El Gobierno acaba de presentar el nuevo plan de infraestructuras. Lo ha hecho en presencia de toda la plana mayor de los constructores, señal inequívoca del interés que éstos tienen en que no se corte el grifo de la obra pública. Será por eso por lo que esta es la única partida de gasto público que está bien vista, y a la que nadie pone objeciones. No se puede dudar de que un buen equipamiento en infraestructuras constituye una variable estratégica para garantizar el crecimiento y el desarrollo, pero ello no es óbice para que nos preguntemos dónde finaliza lo necesario y comienza lo superfluo, qué obras poseen realmente una utilidad pública y cuáles otras tienen su origen en lo meramente estético o suntuario.

Desde los tiempos de Franco sabemos que a los políticos les encantan las inauguraciones. Todos los alcaldes tienen vocación de arquitectos. Y está bien que los pueblos se adecenten, pero después de haber calculado el coste de oportunidad de cada una de las obras que se acometen. Los recursos son escasos y lo que se emplea en una finalidad no puede orientarse a otra. En una época en la que se pone en cuestión la sanidad pública y se defiende el copago, en la que se cuestiona el mantenimiento de las pensiones públicas, en la que el seguro de desempleo casi ha desaparecido y el dinero para educación escasea, nadie se siente tentado a preguntarse si las obras que se proyectan son necesarias, o al menos rentables socialmente hablando de acuerdo con los recursos que se invierten en ellas. Es curioso que el Partido Popular, que se apresura a poner objeciones a cualquier aumento del gasto público, lo único que objete al plan de infraestructuras del Gobierno es que es poco ambicioso.

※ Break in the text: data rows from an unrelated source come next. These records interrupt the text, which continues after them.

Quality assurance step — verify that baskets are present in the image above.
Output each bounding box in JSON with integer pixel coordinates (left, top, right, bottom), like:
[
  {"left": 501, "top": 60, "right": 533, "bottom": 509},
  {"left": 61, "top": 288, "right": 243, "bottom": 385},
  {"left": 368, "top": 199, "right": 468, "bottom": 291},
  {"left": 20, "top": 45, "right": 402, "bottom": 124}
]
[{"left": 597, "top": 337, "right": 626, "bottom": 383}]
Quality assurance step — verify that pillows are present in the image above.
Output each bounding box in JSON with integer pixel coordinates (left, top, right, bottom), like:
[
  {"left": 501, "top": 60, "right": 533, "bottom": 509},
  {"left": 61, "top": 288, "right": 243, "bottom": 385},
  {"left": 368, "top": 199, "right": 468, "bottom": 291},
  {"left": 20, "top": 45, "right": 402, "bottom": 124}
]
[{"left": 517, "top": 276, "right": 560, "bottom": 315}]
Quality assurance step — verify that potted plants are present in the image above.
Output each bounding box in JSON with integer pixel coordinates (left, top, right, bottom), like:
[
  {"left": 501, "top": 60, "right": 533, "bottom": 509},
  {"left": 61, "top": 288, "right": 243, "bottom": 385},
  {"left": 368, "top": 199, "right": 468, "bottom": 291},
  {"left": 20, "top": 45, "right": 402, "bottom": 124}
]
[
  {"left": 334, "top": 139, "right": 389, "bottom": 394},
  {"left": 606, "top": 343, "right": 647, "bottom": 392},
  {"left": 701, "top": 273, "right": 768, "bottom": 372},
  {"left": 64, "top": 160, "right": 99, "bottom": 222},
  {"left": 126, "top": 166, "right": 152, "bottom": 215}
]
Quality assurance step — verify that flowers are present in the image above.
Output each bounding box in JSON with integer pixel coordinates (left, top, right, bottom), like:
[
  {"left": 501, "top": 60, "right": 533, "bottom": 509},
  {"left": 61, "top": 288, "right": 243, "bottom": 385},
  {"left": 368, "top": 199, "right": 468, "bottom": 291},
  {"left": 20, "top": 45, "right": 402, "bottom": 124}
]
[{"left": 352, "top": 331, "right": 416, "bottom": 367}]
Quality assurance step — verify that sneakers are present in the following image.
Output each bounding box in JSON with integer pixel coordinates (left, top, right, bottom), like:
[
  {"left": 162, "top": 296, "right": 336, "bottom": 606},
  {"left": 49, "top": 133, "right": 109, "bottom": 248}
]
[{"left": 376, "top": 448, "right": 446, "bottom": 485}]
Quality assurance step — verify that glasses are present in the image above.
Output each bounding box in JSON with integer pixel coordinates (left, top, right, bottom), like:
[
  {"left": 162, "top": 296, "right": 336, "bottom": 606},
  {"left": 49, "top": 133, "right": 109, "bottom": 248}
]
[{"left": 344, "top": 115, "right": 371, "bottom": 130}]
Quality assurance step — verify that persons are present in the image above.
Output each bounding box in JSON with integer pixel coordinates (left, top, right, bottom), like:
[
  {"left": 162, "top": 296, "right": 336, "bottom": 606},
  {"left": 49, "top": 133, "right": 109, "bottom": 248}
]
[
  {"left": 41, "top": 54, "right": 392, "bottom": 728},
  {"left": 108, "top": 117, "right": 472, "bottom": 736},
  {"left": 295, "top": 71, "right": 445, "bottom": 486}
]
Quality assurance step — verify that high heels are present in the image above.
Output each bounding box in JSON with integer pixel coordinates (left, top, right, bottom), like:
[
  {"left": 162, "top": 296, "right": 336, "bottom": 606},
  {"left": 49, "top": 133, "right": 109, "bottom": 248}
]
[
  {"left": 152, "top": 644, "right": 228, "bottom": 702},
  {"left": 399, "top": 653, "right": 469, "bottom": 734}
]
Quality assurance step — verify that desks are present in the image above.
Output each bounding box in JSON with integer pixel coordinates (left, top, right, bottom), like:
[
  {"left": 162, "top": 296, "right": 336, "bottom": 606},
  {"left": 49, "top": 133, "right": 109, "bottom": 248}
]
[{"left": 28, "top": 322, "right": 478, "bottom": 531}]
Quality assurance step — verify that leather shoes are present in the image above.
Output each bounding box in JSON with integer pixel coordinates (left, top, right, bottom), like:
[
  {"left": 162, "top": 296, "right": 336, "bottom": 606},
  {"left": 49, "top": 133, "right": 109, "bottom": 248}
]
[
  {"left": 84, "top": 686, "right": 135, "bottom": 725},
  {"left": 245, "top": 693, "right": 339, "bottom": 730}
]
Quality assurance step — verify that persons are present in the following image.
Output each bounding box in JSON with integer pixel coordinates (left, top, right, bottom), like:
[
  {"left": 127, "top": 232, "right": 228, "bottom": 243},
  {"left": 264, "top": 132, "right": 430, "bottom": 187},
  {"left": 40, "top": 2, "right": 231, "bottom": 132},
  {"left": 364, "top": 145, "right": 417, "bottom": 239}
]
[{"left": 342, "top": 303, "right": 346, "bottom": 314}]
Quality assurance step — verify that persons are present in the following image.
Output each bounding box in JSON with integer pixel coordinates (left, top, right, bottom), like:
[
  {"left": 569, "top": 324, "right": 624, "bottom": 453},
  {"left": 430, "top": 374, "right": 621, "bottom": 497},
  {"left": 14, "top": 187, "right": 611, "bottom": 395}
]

Madrid es un inmenso agujero que está acabando con la paciencia de los madrileños. Y no está nada claro que todas esas obras aumenten en un futuro la movilidad de los ciudadanos. La mayoría tiene tan sólo un carácter ornamental, que tal vez estaría muy bien si no tuviese coste alguno o fuese moderado. Y aquí no valen artilugios contables. Éstos quizás puedan engañar durante una temporada a Eurostat, pero la realidad se impone y, se contabilice como se contabilice, la deuda hay que pagarla después. Resulta chusco que la Presidenta de la Comunidad de Madrid atribuya a la animadversión del Gobierno central el hecho de que Europa haya decidido el carácter público de la deuda de la empresa Mitra y, por lo tanto, que deba computar en el déficit de la Comunidad. Para cualquiera que sepa un poco de contabilidad nacional el resultado es evidente y, antes o después, Eurostat tendría que darse cuenta de la trampa. La Comunidad de Madrid está fuertemente endeudada e igual camino amenaza correr el Ayuntamiento. La única duda es si tanta obra pública obedece a las necesidades reales de los ciudadanos o algo tienen que ver en ello los intereses de los constructores. La sospecha se acrecienta cuando los consejeros de Obras Públicas terminan siendo presidentes de las grandes constructoras.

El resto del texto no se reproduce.